We are here asked to consider the genetic architecture of host-range determination and why recombination does not lead to “super genotypes”, with very wide host ranges. In the Introduction we state: “The adaptive evolution of, for example, new effectors that enable more efficient exploitation of one host species, increases the risk of detection in other host species by triggering their immune system (Martin and Kamoun, 2012)”. In the Discussion we also state: “If host-ranges are determined by multiple loci […] an adaptive advantage assuming that the effector is not recognised.”

3) The authors use the term “immunosuppression”. To an animal immunologist, this implies that the study included the assessment of immunological parameters, which is not the case. Rather, you observe in experimental infections that a first infection facilitates infection with a second race of the pathogen. We suggest rephrasing this, so as to not confuse animal immunologists.

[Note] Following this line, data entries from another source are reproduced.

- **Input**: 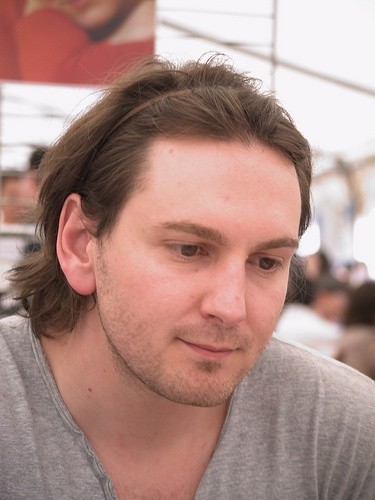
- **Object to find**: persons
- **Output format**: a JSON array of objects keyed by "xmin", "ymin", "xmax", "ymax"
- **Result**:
[
  {"xmin": 277, "ymin": 245, "xmax": 375, "ymax": 379},
  {"xmin": 1, "ymin": 51, "xmax": 375, "ymax": 500},
  {"xmin": 1, "ymin": 145, "xmax": 51, "ymax": 226}
]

We have taken on the reviewer’s comment and entirely removed all instances of this word from the manuscript. However, suppression of innate immunity of both Arabidopsis thaliana and Brassica juncea by Albugo candida was first described by Cooper et al., 2008a (cited in the manuscript). The authors document suppression of plant immunity by A. candida to another A. candida race and to a downy mildew species. Cooper et al. selected hosts for study because they had distinct resistance gene pathways and they concluded, “Albugo candida subsp. Arabidopsis and its defense suppression capability represent an important and fascinating complement for downy mildew research in Arabidopsis thaliana”.